■ **Try it**
Convert the lines below, from the line containing "教你微信發(fā)朋友圈不限時(shí)長(zhǎng)視頻" through the line containing "蝮蛇木瓜片压片糖果非胶囊一件代发支持批发包邮-阿里巴巴", into a Markdown table with the columns No. and Line, one numbered row per line and no rows for blank lines. Include only the text of each line and leave out the pictures.

■ **Source material**
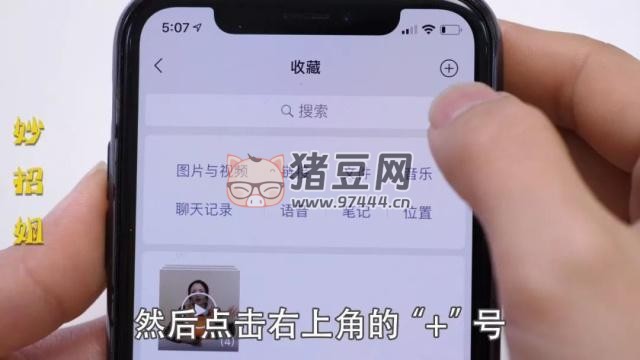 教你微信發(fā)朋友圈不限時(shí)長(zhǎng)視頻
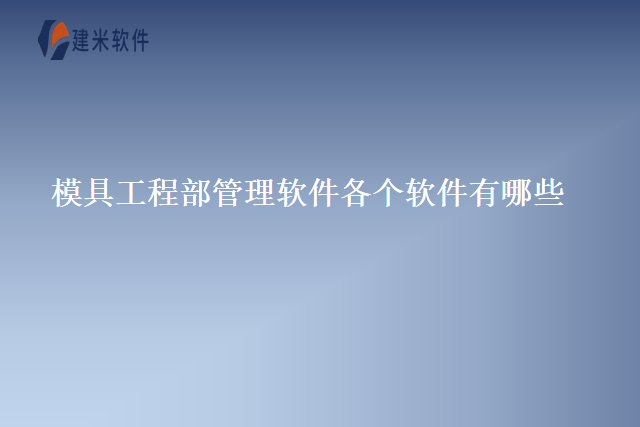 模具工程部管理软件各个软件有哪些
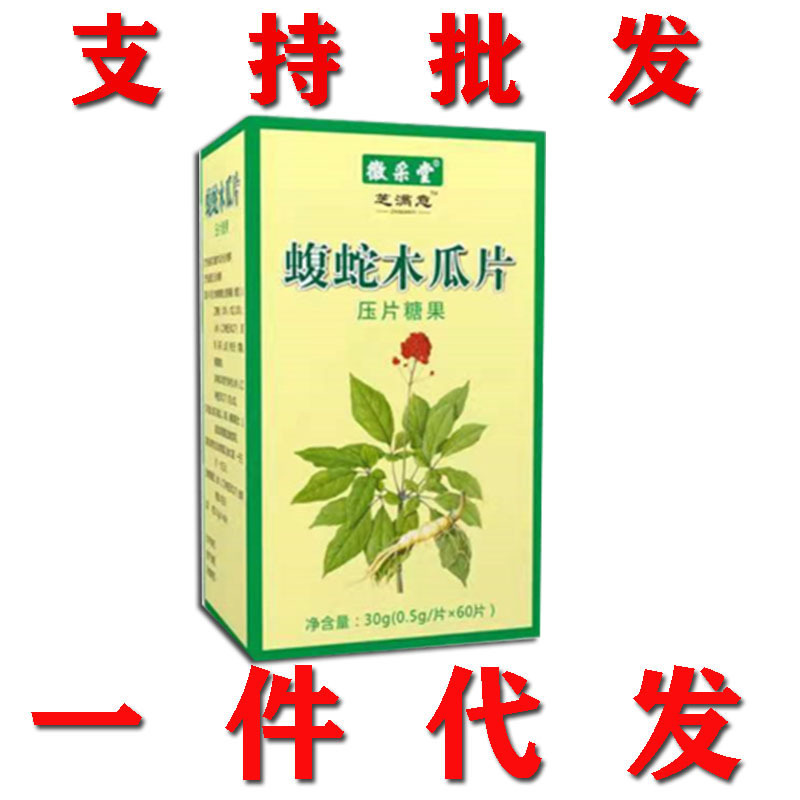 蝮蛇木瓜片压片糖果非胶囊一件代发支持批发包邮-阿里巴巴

==

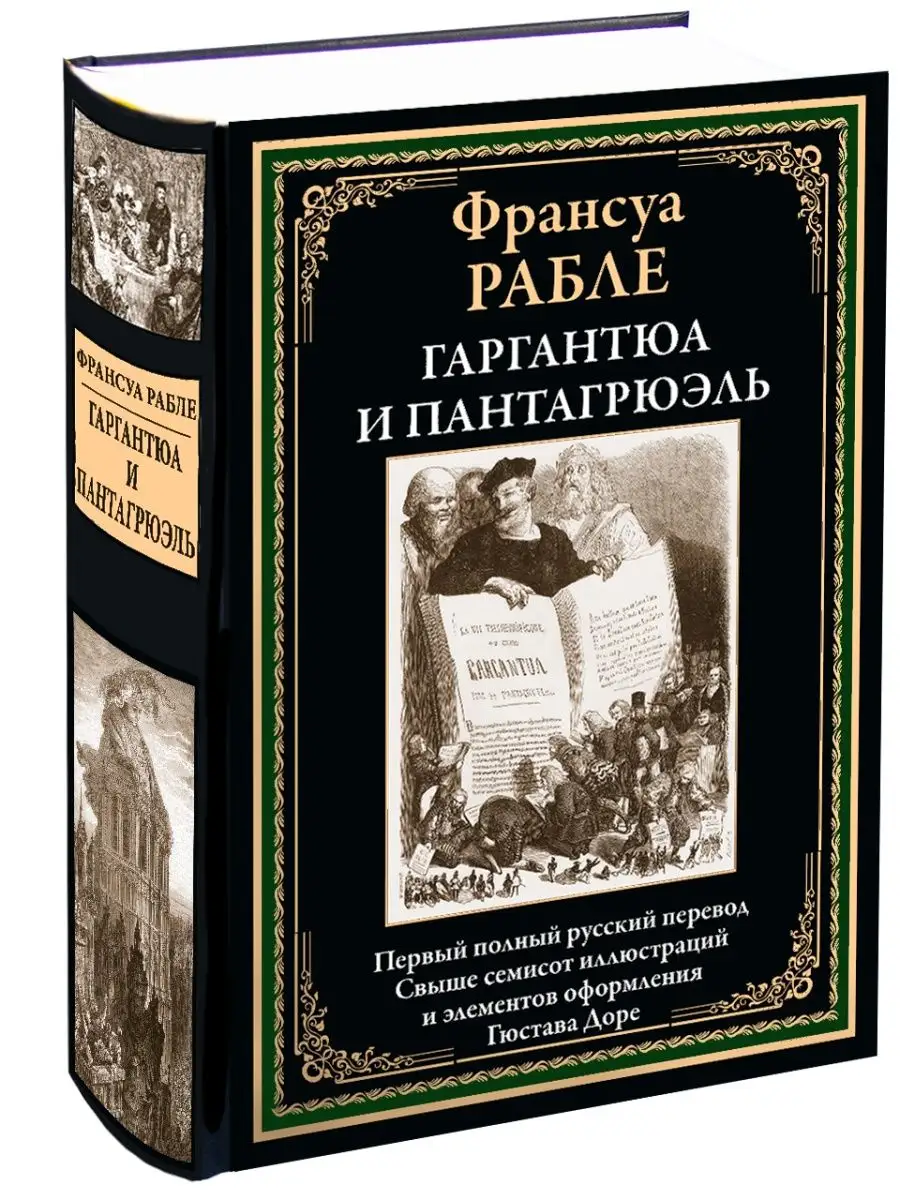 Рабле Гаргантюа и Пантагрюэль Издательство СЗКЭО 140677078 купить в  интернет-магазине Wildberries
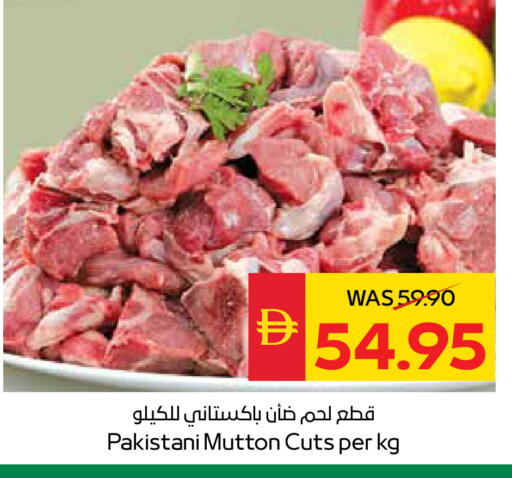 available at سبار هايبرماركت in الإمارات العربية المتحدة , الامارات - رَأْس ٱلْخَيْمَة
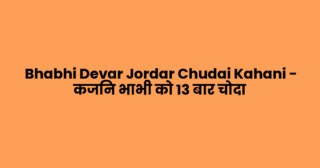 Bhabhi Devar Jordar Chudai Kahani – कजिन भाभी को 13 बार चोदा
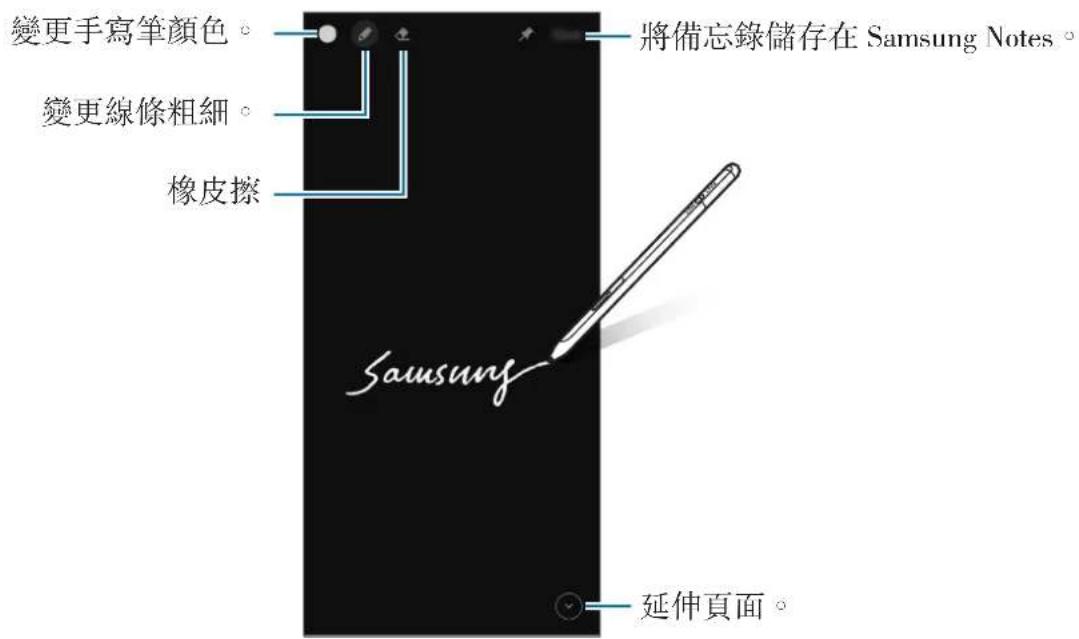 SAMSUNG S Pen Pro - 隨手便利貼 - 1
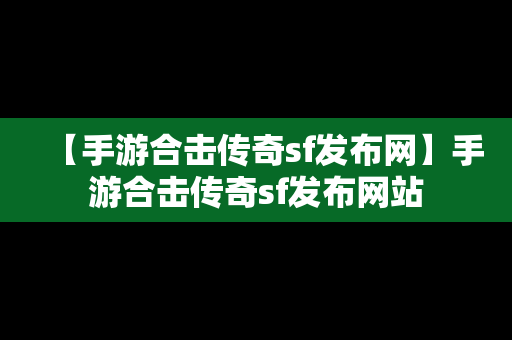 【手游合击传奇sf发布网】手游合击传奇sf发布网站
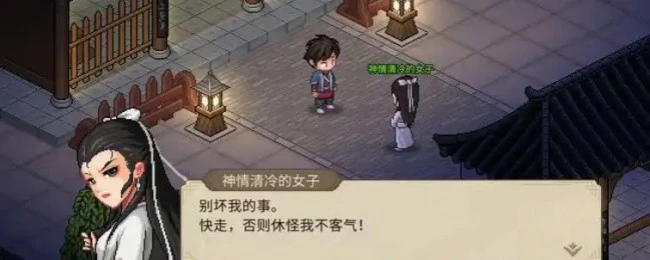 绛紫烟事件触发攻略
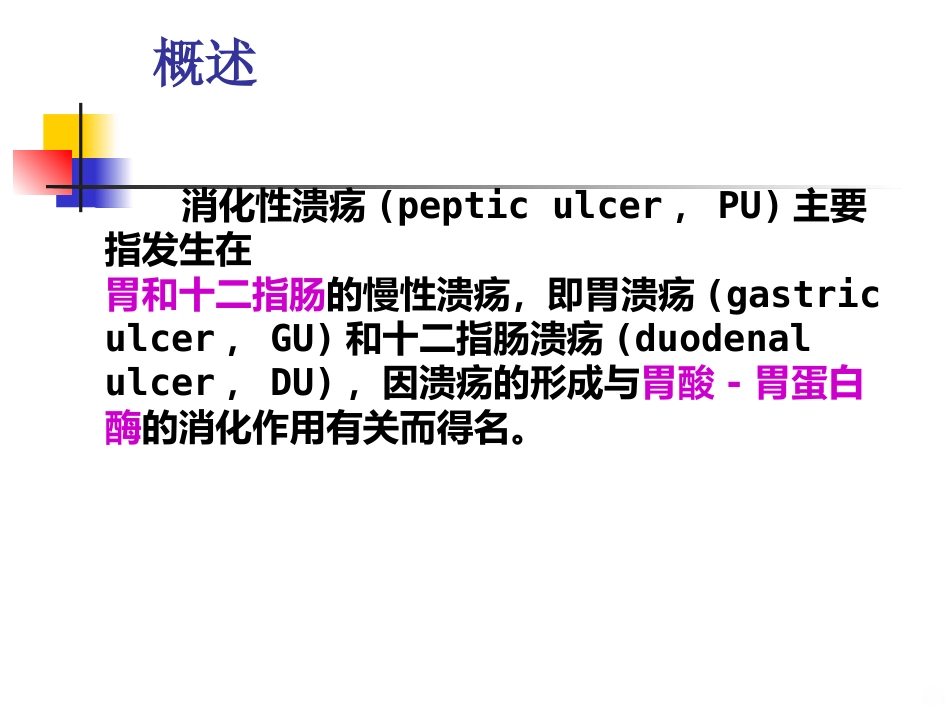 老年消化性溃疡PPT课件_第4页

■ **Solution to this exercise**
| No. | Line |
|---|---|
| 1 |  教你微信發(fā)朋友圈不限時(shí)長(zhǎng)視頻 |
| 2 |  模具工程部管理软件各个软件有哪些 |
| 3 |  蝮蛇木瓜片压片糖果非胶囊一件代发支持批发包邮-阿里巴巴 |